TEXT PASSAGE =
Thursday, August 02, 2012

The Cult of More


“In the midnight hour she cried ‘more, more, more.’” Rebel Yell, Billy Idol

John Boehner, our lachrymose Speaker of the House, insists at every opportunity that small businesses will suffer and stop hiring new workers unless the Obama administration once again extends the Bush-era tax cuts, but like all Republicans who inhabit economic fantasy land, Boehner never cites any objective evidence to support his point, like the fact that a miniscule percentage of small business owners would feel any pain if the Bush era cuts are allowed to expire – as they should.

Not that Boehner need bother with facts – the commercial media is all too happy to repeat his tripe without challenge.

Tax cuts as be-all, end-all, one-size-fits-all economic policy are an article of faith in the ranks of the GOP and on right-wing talk radio. In Congress, Boehner, Eric Cantor and Mitch McConnell bemoan the plight of small business owners as if their existence is constantly endangered. Switch on talk radio – if your mind can bear it – and Limbaugh, Hannity and O’Reilly echo the message day after day.

Taxes are too high and that’s why our economy isn’t rebounding! Taxes are too high and it’s all Obama’s fault! That unholy socialist Obama is scheming to steal the hard-earned income of this nation’s producers!

Stored data entries:
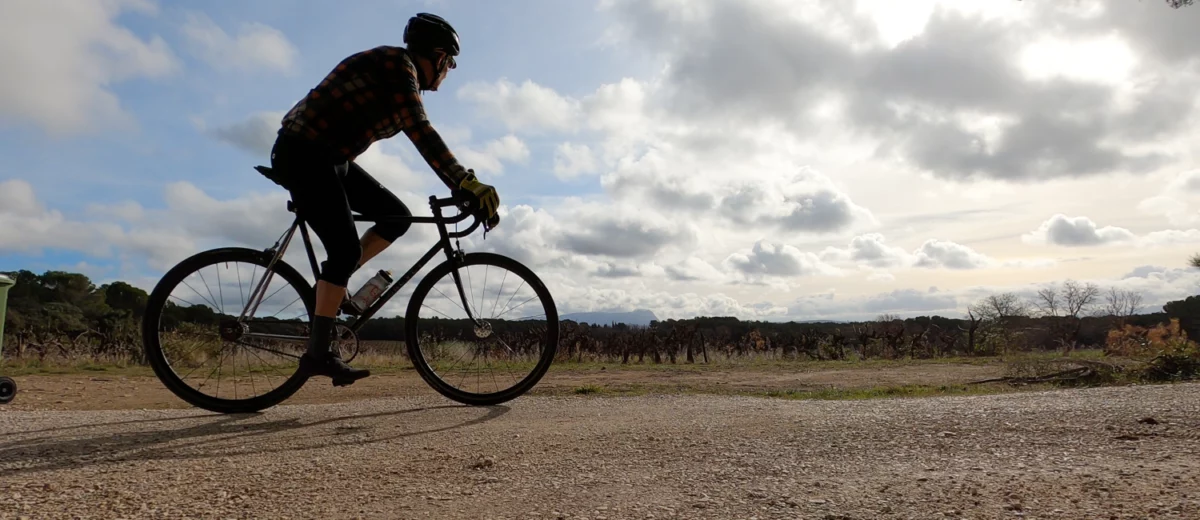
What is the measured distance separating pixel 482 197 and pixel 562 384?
3.30 m

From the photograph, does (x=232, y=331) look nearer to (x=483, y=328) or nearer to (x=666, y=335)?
(x=483, y=328)

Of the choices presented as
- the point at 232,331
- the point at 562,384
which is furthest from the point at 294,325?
the point at 562,384

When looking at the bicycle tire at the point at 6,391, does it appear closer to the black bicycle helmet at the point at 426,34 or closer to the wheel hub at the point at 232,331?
the wheel hub at the point at 232,331

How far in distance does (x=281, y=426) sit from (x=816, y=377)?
771 centimetres

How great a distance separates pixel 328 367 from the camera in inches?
157

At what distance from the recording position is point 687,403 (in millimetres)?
4293

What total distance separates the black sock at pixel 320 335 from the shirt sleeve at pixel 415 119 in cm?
106

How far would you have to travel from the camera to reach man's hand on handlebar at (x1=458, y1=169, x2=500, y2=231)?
4.26m

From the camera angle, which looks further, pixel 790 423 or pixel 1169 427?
pixel 790 423

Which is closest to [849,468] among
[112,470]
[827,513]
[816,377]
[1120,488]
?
[827,513]

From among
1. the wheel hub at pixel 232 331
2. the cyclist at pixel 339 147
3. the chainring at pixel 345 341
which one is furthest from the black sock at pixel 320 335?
the wheel hub at pixel 232 331

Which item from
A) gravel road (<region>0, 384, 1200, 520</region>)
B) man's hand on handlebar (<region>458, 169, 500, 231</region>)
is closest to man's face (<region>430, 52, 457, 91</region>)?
man's hand on handlebar (<region>458, 169, 500, 231</region>)

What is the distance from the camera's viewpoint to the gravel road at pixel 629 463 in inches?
76.5

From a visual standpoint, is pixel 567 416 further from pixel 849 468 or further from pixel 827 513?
pixel 827 513
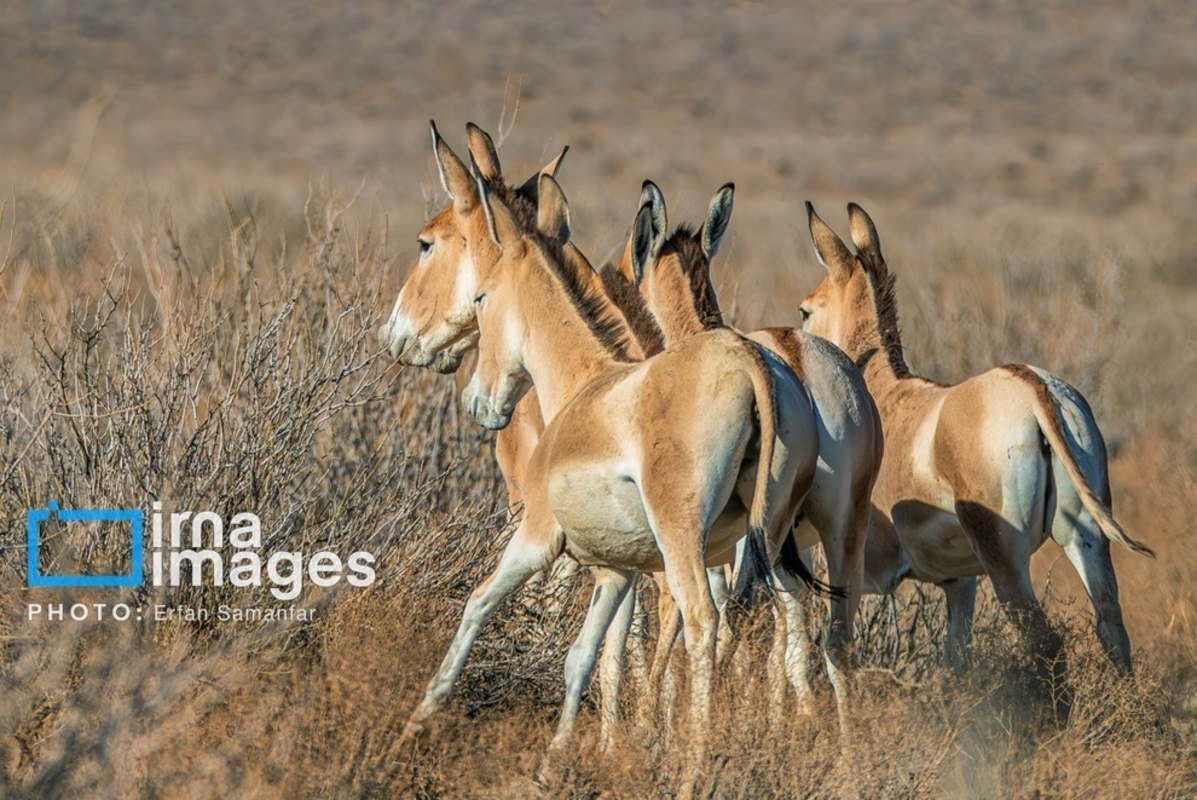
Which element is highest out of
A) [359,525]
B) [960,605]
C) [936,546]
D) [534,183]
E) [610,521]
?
[534,183]

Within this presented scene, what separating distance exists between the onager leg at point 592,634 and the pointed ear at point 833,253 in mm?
3329

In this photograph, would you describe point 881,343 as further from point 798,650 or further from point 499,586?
point 499,586

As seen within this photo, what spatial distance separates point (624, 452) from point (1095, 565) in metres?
3.00

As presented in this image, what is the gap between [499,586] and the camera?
19.4 feet

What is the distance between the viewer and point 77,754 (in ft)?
16.8

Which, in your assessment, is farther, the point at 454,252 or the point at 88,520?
the point at 454,252

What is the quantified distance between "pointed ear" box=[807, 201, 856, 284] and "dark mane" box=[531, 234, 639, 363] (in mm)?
2729

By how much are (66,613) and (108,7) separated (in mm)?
37896

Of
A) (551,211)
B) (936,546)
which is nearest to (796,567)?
(551,211)

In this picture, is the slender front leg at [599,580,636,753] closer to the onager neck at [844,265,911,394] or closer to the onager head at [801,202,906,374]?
the onager neck at [844,265,911,394]

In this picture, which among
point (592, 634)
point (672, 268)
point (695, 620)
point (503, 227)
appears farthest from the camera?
point (672, 268)

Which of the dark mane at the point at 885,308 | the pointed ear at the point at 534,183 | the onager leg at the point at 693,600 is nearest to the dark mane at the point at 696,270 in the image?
the pointed ear at the point at 534,183

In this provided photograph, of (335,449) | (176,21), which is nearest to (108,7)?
(176,21)

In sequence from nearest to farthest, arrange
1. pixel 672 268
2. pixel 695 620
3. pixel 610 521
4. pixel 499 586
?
pixel 695 620 < pixel 610 521 < pixel 499 586 < pixel 672 268
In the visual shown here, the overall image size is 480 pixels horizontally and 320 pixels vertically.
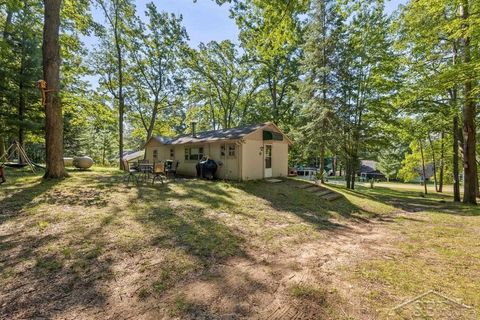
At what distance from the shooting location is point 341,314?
2590 mm

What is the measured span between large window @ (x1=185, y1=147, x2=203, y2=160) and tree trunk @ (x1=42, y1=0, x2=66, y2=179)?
6741mm

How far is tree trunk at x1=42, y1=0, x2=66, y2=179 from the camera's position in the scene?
912 cm

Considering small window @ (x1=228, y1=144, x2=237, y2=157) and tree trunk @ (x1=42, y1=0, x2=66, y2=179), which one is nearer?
tree trunk @ (x1=42, y1=0, x2=66, y2=179)

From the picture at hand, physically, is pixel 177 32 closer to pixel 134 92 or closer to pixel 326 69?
pixel 134 92

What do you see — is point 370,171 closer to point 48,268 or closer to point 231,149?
point 231,149

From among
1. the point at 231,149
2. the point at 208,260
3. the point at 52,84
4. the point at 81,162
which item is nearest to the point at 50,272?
the point at 208,260

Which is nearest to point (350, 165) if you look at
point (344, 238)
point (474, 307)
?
point (344, 238)

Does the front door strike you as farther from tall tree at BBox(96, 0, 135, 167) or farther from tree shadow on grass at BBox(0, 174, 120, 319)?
tall tree at BBox(96, 0, 135, 167)

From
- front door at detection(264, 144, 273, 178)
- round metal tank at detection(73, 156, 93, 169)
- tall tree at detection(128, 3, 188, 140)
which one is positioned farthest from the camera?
tall tree at detection(128, 3, 188, 140)

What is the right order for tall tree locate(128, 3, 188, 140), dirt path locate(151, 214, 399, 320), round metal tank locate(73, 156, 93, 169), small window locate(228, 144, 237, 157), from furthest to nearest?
tall tree locate(128, 3, 188, 140) → round metal tank locate(73, 156, 93, 169) → small window locate(228, 144, 237, 157) → dirt path locate(151, 214, 399, 320)

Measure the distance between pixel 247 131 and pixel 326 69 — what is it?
6.39 metres

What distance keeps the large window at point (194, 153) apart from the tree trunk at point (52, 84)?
6.74m

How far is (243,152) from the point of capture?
12.3 metres

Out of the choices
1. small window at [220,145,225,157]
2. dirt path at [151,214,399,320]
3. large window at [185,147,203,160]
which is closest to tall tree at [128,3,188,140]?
large window at [185,147,203,160]
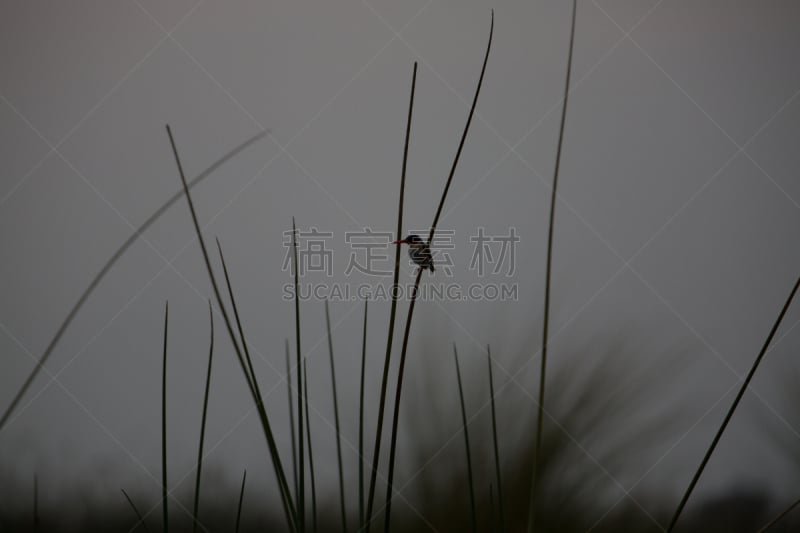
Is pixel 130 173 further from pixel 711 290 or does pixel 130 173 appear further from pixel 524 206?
pixel 711 290

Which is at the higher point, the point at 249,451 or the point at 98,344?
the point at 98,344

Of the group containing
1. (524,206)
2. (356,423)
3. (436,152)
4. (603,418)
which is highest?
(436,152)

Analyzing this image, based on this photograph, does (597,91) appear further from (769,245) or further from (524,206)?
(769,245)

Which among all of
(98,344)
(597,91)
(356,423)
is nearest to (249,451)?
(356,423)

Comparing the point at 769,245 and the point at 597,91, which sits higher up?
the point at 597,91

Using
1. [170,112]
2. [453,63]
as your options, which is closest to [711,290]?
[453,63]

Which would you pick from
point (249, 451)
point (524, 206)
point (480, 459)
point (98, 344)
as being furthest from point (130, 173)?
point (480, 459)

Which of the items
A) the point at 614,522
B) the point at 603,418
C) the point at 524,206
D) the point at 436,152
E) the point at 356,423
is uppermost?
the point at 436,152
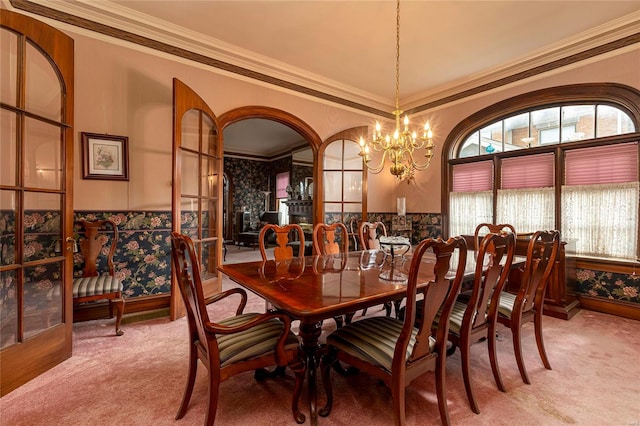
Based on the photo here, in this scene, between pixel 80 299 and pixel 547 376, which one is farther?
pixel 80 299

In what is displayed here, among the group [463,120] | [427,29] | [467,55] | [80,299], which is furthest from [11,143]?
[463,120]

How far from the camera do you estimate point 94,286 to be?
2.51 m

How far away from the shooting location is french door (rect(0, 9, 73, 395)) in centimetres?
187

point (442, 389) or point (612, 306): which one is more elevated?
point (442, 389)

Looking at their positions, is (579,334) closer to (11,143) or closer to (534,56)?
(534,56)

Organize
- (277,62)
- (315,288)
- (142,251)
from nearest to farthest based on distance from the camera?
1. (315,288)
2. (142,251)
3. (277,62)

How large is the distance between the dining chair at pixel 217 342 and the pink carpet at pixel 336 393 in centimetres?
25

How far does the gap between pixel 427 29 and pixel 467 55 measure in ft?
2.86

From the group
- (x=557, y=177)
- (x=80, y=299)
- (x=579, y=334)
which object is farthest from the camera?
(x=557, y=177)

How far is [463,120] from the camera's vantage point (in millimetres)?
4461

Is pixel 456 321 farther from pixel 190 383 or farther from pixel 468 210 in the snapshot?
pixel 468 210

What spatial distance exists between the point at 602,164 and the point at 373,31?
3.00 metres

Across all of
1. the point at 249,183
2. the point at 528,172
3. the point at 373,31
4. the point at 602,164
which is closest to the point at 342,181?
the point at 373,31

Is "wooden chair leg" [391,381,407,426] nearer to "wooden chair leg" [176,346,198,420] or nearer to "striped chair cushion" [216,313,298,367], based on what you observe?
"striped chair cushion" [216,313,298,367]
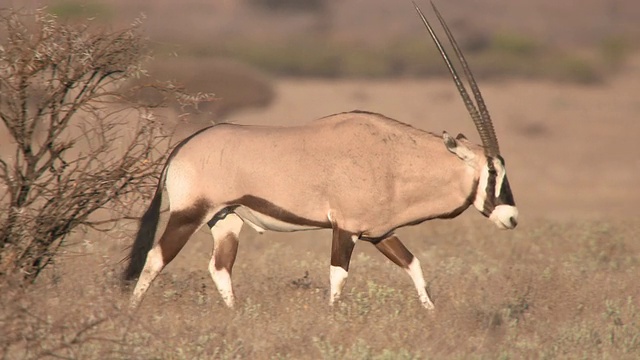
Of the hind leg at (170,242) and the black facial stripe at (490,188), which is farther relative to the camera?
the black facial stripe at (490,188)

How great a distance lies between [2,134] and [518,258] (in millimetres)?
10854

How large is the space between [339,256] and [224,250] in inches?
37.1

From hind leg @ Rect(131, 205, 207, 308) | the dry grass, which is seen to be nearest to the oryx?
hind leg @ Rect(131, 205, 207, 308)

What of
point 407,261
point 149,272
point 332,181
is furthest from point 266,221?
point 407,261

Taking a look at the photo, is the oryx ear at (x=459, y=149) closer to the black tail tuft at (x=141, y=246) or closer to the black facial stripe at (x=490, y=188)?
the black facial stripe at (x=490, y=188)

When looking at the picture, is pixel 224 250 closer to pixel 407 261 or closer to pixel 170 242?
pixel 170 242

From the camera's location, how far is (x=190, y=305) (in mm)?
7570

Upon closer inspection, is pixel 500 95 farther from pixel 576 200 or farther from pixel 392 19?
pixel 392 19

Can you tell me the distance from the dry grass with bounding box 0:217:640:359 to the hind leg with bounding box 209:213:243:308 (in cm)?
14

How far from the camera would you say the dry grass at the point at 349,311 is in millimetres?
5789

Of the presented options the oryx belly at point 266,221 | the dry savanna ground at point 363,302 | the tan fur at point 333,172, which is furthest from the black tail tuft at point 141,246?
the oryx belly at point 266,221

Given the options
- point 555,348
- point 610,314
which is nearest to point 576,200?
point 610,314

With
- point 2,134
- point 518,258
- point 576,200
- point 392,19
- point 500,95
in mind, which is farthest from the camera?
point 392,19

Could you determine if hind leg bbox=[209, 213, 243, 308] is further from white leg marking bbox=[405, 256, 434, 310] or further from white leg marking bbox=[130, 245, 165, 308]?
white leg marking bbox=[405, 256, 434, 310]
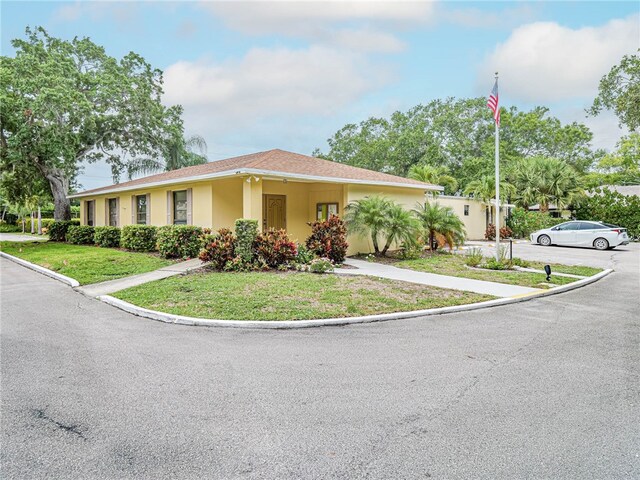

TASK = Continue the opinion piece about tax cuts and the Republican "cult of more," picking up after its last line.

REPLY TO THE TASK =
Someone able to speak Boehner’s peculiar language should explain to him that George W. Bush’s gift to America’s wealthiest citizens has been in play for more than a decade now, and that tax rates are at historically low levels. The wealthy and the uber-wealthy haven’t had it this good in decades, and the chasm that lies between these fortunates and the rest of us prove the point beyond any reasonable doubt.

By Boehner’s “low taxes equal booming economy” logic, the nation should be swimming in employment opportunities and all those heroic, stalwart small business owners across our blessed nation should be happier than pigs in slop.

Those of us who reside in the real world of flat wages and insecure employment know the score: the tax code and the entire economic system is a creation of the wealthy, by the wealthy and for the wealthy.

Working people don’t need to be told the deck is stacked against us anymore than we need to be reminded that neither political party represents our hopes and concerns.

We know any claim Republicans or Democrats make about job creation is hollow unless it also reveals whether the jobs are permanent or contingent, with employer-sponsored benefits or without, at a poverty wage or a liveable wage.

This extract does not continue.